### What to do
A) Using the Chaplin essay, answer each question on its own line, marked (i), (ii), and (iii), and mark your answers the same way.
(i) In what year did The Fireman come out?
(ii) Which season of SNL holds the writer's favorite sketches?
(iii) Why do some magicians say they find it hard to perform for people?
B) Transcribe the part of the Chaplin essay starting with "Chaplin movies are" and going on through "resolution and fidelity.".

### Excerpted text

Check out this Chaplin video The Fireman:
This movie came out in 1916. It is now the year 2020. Exactly 104 years will have passed come this June. The film is just as good.
Nobody cares that it’s in black and white and that it has all these flickering specs riddled across the screen. In fact, sometimes people add this effect deliberately to give their video charm. Can you imagine that? Degrading the quality as a stylistic choice? That doesn’t make any sense.
Why don’t we care about the quality when we watch Chaplin’s movie? Is it because we know he was using the best quality he had at the time? Is it because we intellectually respect that this was the start of cinema as we know it? Maybe. But I think it’s even more simple than all of that.
It’s because Chaplin rocks.
Chaplin movies are entertaining. They tell a compelling story and they engage us the whole time because of the content. That’s why they succeeded early on, and that’s why they succeed even now when we have much higher resolution and fidelity.
Think about when you watch an old SNL sketch. My favorites are from season one with John Belushi. Yet the quality is SO BAD. It doesn’t matter. When we see human beings up on stage doing very human things communicating very human messages, we don’t give a fuck what it looks like. My friend Tatanka puts it this way:
“It’s not about the medium, it’s about the message.”
If you have Janis Joplin screaming herself hoarse into an old-fangled scratchy microphone, we don’t even see the microphone, we don’t even see the scratchiness. We see the themes and the concepts and the images she’s passionately depicting for us. We see her NEED to make this song, we see her WHY.
We don’t care if there’s a screen door between us and our little kids in the backyard. We just see the kids. When we talk with somebody on the phone, we don’t really even see the phone. We just say, “I talked with so and so this morning.” The medium is blatantly visible but we choose to ignore it. We know it’s there. It doesn’t matter. It’s just a vessel.
When you try to hide the vessel and make the audience believe what they are seeing is real, that’s when you get push-back. That’s when you get naysayers and hecklers. (That’s when having to pull the trigger instead of actually holding a cup feels hokey.) Some magicians often tell me that they find it hard performing for people because everyone always heckles. Yeah, no shit. When you bring out a weird plastic box that you clearly bought from a magic shop and then try and tell everyone it’s a completely ordinary box and are trying to make your audience think that it’s actually ordinary, you are out of your right mind if you think somebody’s not going to say, “Hey wait, that doesn’t really look normal.” If you say, “Hey I’m about to show you a magic trick using this thing I bought from a magic store” people are much more likely to say, “Okay,” and sit back, and just enjoy the spectacle. They’re actually eager to witness the impossible. All that content message stuff pumping through this gimmicky plastic vessel. It’s not about the medium it’s about the message.
So many times people try to make their audience think the VR experience is real. I got news for you: Nobody who first had to put a headset on is going to think the virtual world is real. No matter how good the resolution is. Yes, the headset adds a level of immersive-ness and yes it is very easy to forget you have a headset on (re: not using controllers to interrupt the experience) but even if VR was extremely high quality and you could smell and touch things, the fact remains that people will know the whole way through, in the back of their head, that they are watching a contrived experience.

### Recorded data
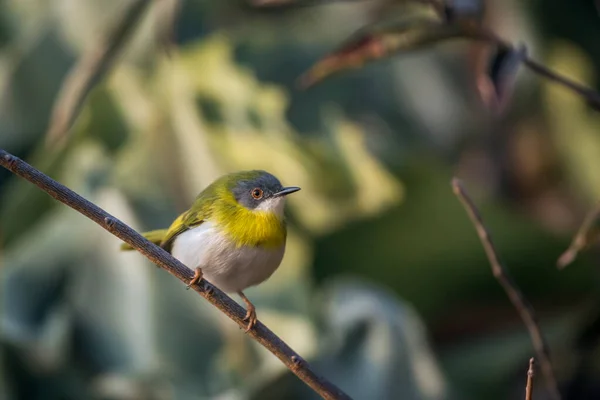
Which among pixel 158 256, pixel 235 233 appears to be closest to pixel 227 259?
pixel 235 233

### Worked answers
A)
(i) 1916
(ii) Season one, with John Belushi
(iii) Because everyone always heckles

B)
Chaplin movies are entertaining. They tell a compelling story and they engage us the whole time because of the content. That’s why they succeeded early on, and that’s why they succeed even now when we have much higher resolution and fidelity.